Marketplace's Steve Henn reports.
Steve Henn: I'll admit it. I'm in a co-dependent relationship... with my phone. I go anywhere with it.
Sound of door closing
I rely on it for directions.
Sound of car starting
And to send me texts if my bank balance runs low.
I use it for recipes and research.
Sound of eggs cracking
And when my kids ask a question I can't answer, I pick up...
Ella, Faye and Lila: Your phone, your phone, your phone.
Henn: So is my phone smarter than I am?
Ella, Faye and Lila: Yeah.
OK fine. But it's still not quite smart enough to protect all the valuable information passing through it. Hackers, turns out, are going after mobile phone, because these days, that's where the money is.
Nick DePetrillo at is Crucial Security.
Nick DePetrillo: Mobile attacks are definitely expanding because consumers are buying more and more smart phones.
And using them like computers to pay bills and balance check books. But Don Bailey a security researcher at ISEC partners says smart phones aren't that secure.
Don Bailey: I would really say they are inherently vulnerable.
All your cool apps, even the one from your bank are perched on top of a giant stack of technology == from the your phone's operating system, all the way down to the cell phone towers and the telephone companies' switching system. And Bailey says every layer in that stack can be hacked.
Bailey: All up and down the spectrum you have vulnerabilities at every level.
Last year, Bailey and DePetrillo figured out you could reverse engineer the national caller ID database.
DePetrillo: You could essentially build a list of a names and cellular phone numbers and that could include anybody, anybody in the United States -- from celebrities to...
...defense contractors, even aides to the president. Bailey realized they could use that list, sort of a homemade phone book, to track anyone who was carrying a mobile phone in their pocket as they moved around the country.
Bailey: We really only spent a couple hundred dollars. And when you think about that and think about the kind of power you have with this material, a couple hundred dollars is really an extremely dangerous thing.
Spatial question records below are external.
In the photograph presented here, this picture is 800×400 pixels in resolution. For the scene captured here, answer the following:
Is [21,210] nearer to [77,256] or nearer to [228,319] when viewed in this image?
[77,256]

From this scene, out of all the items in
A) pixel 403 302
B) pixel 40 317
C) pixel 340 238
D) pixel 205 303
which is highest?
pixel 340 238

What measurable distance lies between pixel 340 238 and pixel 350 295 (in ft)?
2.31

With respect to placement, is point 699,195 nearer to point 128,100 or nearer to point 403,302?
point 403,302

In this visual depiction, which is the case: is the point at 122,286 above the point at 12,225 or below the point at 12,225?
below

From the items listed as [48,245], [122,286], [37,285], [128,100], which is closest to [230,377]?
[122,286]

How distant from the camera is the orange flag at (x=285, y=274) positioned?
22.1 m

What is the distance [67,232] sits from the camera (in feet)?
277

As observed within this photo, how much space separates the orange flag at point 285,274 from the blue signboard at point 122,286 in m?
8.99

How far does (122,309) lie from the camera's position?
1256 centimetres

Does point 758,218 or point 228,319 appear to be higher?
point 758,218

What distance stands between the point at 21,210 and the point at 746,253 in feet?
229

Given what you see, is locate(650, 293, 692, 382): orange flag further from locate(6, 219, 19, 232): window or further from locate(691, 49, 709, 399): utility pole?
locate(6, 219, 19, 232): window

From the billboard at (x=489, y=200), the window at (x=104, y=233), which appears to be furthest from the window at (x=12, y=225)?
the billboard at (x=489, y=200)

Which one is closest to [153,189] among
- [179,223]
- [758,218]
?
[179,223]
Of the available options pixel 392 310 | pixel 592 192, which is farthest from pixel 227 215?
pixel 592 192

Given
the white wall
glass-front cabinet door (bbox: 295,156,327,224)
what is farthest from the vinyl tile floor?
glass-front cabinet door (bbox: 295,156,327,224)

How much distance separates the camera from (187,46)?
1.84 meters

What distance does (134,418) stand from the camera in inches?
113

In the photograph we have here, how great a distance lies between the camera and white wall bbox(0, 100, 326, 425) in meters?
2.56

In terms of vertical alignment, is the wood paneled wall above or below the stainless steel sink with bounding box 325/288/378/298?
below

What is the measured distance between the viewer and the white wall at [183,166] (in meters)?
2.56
For many consumers a $1.99 can be a really dangerous thing too. Bailey says lots of mobile security threats are likely to show up in app stores.
Bailey: This is where the big players are going to be, right. This is where crimeware is going to start spawning. And it is spawning.
The folks that write crimeware are hoping you'll download an infected app and then it will capture your credit card numbers or passwords.
Tyler Shields is a security researcher at Veracode. He hacked a Blackberry that way, purely in the interest of science, of course. But Shields says there are some things consumers can do to protect themselves.
Tyler Shields: The first thing you can do is only download your applications from a more trusted source, such as the iPhone app store or the Android Marketplace.
Apple reviews all the apps in it store before they are sold. Android developers police their marketplace themselves. But there are millions of apps.
Kevin Mafferty: In security, there's no silver bullet.
Kevin Mafferty is the co-founder of the mobile security firm Lookout. He says malicious apps are getting stealthier and smarter.
Mafferty: What we're seeing right now is this experimental stage of mobile malware, where you have a very well developed industry of malware writers on the PC and they see mobile as a big opportunity..
LookOut and other firms offer free malware detection apps for most mobile platforms. But Mafferty says the best protection may be common sense: Pay attention to what you do when you are on a public wi-fi network. Keep an eye out for suspicious charges. And if your phone starts acting funny -- sending texts or e-mails on its own or even if its battery life drops dramatically -- take it in and have an expert check it out.
In Silicon Valley, I'm Steve Henn for Marketplace Money.